Seibert v. Minneapolis & St. L. Ry. Co.

Decision Date06 January 1893
Citation52 Minn. 148,53 N.W. 1134
CourtMinnesota Supreme Court
PartiesSEIBERT v MINNEAPOLIS & ST. L. RY. CO. ET AL., (GRIGGS, INTERVENER. TWO CASES.)

OPINION TEXT STARTS HERE

(Syllabus by the Court.)

1. A complaint in intervention by an individual bondholder, in a suit by a trustee to foreclose a certain mortgage executed by the defendant railway company, and in which other mortgagees are made defendants, set forth, in separate portions thereof, the facts under which he claims the right to have several mortgages securing his bonds foreclosed in this action. Held, that a mortgagee defendant might demur to the separate portion of the complaint relating to his mortgage, though the demand for relief was not fully stated therein.

2. A mortgagee who is trustee, holding title to the security for all the bondholders as beneficiaries, is the proper party to institute foreclosure proceedings, but in case of unreasonable neglect, or a refusal to discharge his duty, any bondholder may bring an action to enforce the security for the common benefit.

3. But it is competent for the bondholders to agree among themselves upon what conditions this right may be exercised by an individual bondholder; and a provision in the mortgage that no proceedings in law or equity shall be taken by any bondholder secured thereby, to foreclose the equity of redemption independently of the trustee, until after the refusal of the trustee to comply with a requisition first made upon him by the holders of a certain percentage of the bonds secured by such mortgage, is reasonable and valid.

4. Such provisions are to be deemed stricti juris, but are to be reasonably construed in view of the nature of the security, and the interest of the bondholders as a class.

5. It is not the purpose or effect of such a stipulation to divest the bondholders of their right to judicial remedies, or to oust the courts of their jurisdiction, but it is merely the imposition of certain conditions upon themselves in respect to the exercise of that right.

(Syllabus by the Court.)

Appeal from district court, Hennepin county; LOCHREN, Judge.

To the suit by Henry Seibert, trustee, against the Minneapolis & St. Louis Railway Company and others for the foreclosure of a mortgage, F. H. Griggs intervened, and from an order sustaining a demurrer to his complaint he appeals. Affirmed.

Cook & Dodge and Akers & Lancaster, for appellant.

Wood & Kingman, for respondent Fidelity Ins., Trust & Safe-Deposit Co.

Keith, Evans, Thompson & Fairchild, for certain bondholders.

Harris & Richardson and Butler, Stillman & Hubbard, (Warner, Richardson & Lawrence, of counsel,) for respondent Central Trust Co. of New York.

H. C. Truesdale, for respondent Farmers' Loan & Trust Co.

VANDERBURGH, J.

This suit is brought to foreclose a certain mortgage executed by defendant railway company to the Central Trust Company, which has been superseded by the appointment of the plaintiff as trustee in its place. The defendants Farmers' Loan & Trust Company and Central Trust Company are named as trustees in other mortgages executed by the railway company. The intervener is the owner of bonds secured by the mortgages executed to the last-named trustees in trust to secure the bondholders holding bonds issued thereunder. In the first three paragraphs of the complaint reference is made to its bonds secured by the mortgage held by the Farmers' Loan & Trust Company as trustee, and therein is set forth the facts upon which he bases his claim for relief, by way of the foreclosure of that mortgage, on his application and for the benefit of himself and other bondholders. The remainder of his complaint presents the facts upon which he bases a similar claim in respect to his bonds secured by other mortgages executed to the Central Trust Company.

Provided material:
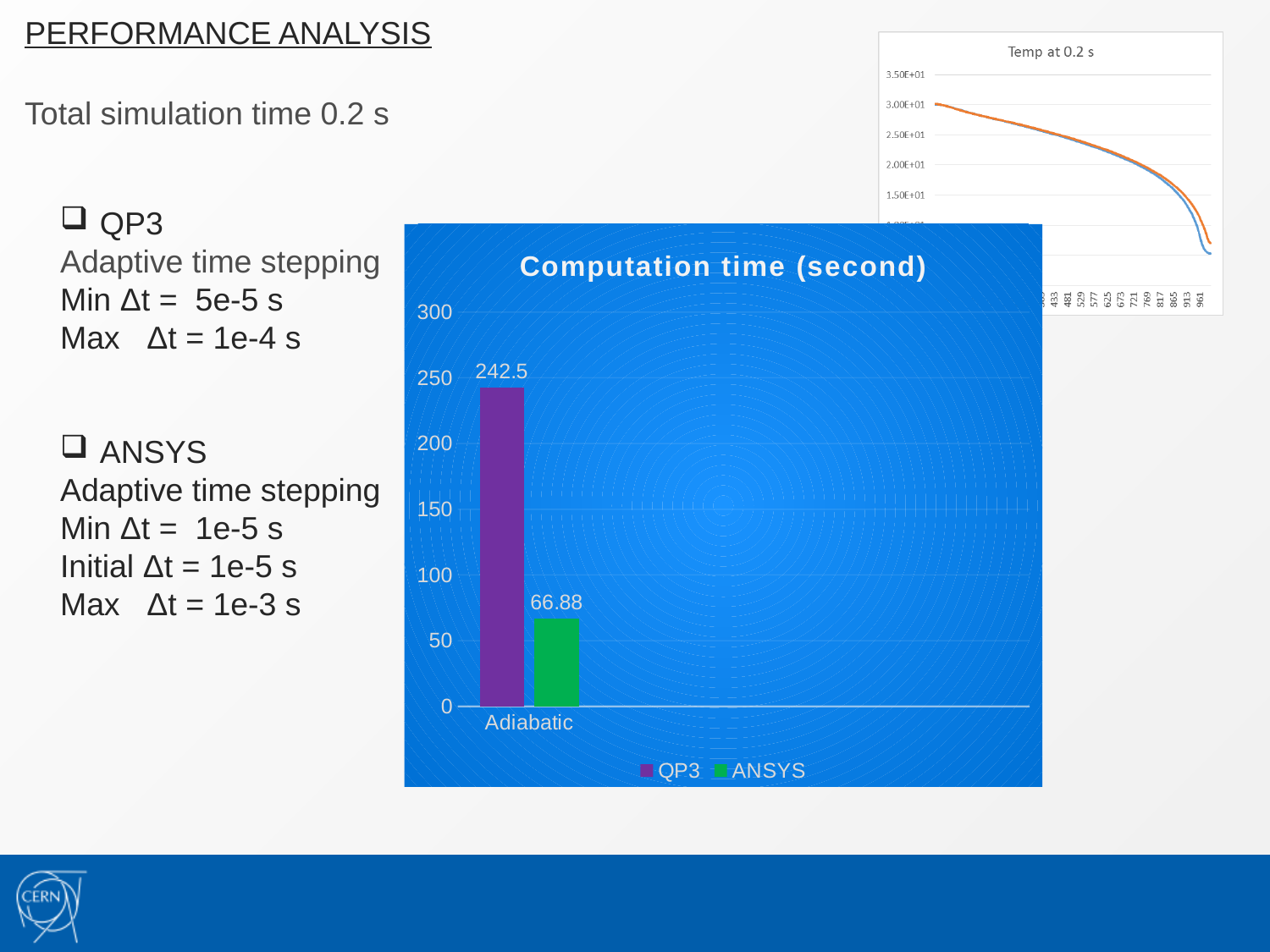
In the 'Computation time (second)' chart, which series has the higher computation time? QP3 In the 'Computation time (second)' chart, what is the value for QP3? 242.5 In the 'Computation time (second)' chart, which series has the lower computation time? ANSYS In the 'Computation time (second)' chart, what is the difference between the QP3 and ANSYS values? 175.62 How many categories are shown on the x axis of the 'Computation time (second)' chart? 1 In the 'Computation time (second)' chart, what is the value for ANSYS? 66.88 What kind of chart is the 'Computation time (second)' chart? Bar chart In the 'Computation time (second)' chart, is the value for QP3 greater or less than 200? greater In the 'Computation time (second)' chart, is the value for ANSYS greater or less than 100? less In the 'Temp at 0.2 s' chart in the top right, do the plotted values rise or fall along the x axis? Fall How many series does the legend of the 'Computation time (second)' chart list? 2 What is the name of the category on the x axis of the 'Computation time (second)' chart? Adiabatic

Requirement:
In the Seibert decision, who appealed from the order sustaining the demurrer? Rely only on the Seibert decision, not on the listing.

Answer space:
F. H. Griggs, the intervener.